They also saved many Japanese lives, including civilians. The land of the kamikaze pilots was not going to go down easily.
My uncle was on an LST bound for Japan when Hiroshima happened. He had just finished going from landing to complettion on Okinawa, a campaign that cost his unit over 100% casualties, "red boot" replacements from Hawaii arriving all the time. They were called red boot because the red volcanic dirt of Hawaii they had been training in stood out from Okinawan soil.

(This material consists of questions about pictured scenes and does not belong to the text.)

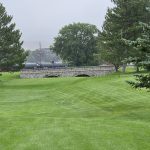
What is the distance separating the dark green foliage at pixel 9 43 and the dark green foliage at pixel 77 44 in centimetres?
5269

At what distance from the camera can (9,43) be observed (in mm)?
69000

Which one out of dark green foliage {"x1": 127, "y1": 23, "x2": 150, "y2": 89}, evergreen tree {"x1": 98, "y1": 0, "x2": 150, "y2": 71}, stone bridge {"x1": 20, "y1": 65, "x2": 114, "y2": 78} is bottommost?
stone bridge {"x1": 20, "y1": 65, "x2": 114, "y2": 78}

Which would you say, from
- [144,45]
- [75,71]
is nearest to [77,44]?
[75,71]

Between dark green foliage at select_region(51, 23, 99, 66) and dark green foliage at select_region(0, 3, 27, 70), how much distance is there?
5269 cm

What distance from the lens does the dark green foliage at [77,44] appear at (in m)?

There were virtually no POWs taken in Okinawa. End of campaign, hundreds, possibly thousands of Japanese troops leapt off the ocean cliffs rather than surrender, and I know of no American POWs retieved. Every man out of Okinawa knew what to expect as a level of resistance in a homeland invasion. Hiroshima and Nagasaki saved more Japanese lives than American. Men, women and children from 8 to 80 literally were supplied with sticks, bricks and pitchforks with which to defend the Emporer.
As an aside, uncle has tried for some years to contact anyone caught in the storm his vessel survived. Anyone with personal knowledge, please reply. Uncle is 79 and his mates are dwindling all the time.
SSQ's Daddy always said that he was alive only because of the bombs. He was slated to be in the invasion force in the Fall of 1945.